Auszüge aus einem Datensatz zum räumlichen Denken
+--

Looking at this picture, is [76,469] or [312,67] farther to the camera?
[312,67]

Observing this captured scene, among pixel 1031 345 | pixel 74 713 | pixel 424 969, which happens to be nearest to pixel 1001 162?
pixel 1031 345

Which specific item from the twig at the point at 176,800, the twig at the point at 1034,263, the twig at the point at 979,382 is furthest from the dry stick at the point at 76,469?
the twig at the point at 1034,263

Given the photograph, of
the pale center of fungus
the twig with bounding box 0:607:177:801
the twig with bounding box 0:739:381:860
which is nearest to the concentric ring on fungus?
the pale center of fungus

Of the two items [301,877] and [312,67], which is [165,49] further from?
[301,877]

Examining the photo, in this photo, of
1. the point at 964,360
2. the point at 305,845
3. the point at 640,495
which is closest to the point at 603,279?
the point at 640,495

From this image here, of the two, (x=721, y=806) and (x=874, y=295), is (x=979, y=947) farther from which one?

+--

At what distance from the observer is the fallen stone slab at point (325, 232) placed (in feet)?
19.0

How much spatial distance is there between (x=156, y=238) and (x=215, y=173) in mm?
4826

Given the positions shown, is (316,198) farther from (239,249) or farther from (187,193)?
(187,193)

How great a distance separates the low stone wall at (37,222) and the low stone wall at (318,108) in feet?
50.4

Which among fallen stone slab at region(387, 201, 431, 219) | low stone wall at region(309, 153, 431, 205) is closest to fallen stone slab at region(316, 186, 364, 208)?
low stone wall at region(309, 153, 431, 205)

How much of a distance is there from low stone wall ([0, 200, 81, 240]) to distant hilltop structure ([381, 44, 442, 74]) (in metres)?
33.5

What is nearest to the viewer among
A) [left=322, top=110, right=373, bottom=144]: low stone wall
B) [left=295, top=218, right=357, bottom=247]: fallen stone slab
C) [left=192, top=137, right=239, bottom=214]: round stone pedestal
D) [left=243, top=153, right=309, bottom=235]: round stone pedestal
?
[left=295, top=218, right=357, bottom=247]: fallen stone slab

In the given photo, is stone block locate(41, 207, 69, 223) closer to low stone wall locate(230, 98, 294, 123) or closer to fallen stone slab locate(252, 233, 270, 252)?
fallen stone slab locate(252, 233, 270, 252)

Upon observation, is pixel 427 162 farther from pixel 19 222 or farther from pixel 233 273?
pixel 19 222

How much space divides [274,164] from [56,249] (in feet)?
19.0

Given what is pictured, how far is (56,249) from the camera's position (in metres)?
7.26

+--

:: DEINE AUFGABE ::
Wähle aus den Zeilen oben jede aus, in der das Wort „locate“ vorkommt.

:: ERGEBNIS ::
In the given photo, is stone block locate(41, 207, 69, 223) closer to low stone wall locate(230, 98, 294, 123) or closer to fallen stone slab locate(252, 233, 270, 252)?
fallen stone slab locate(252, 233, 270, 252)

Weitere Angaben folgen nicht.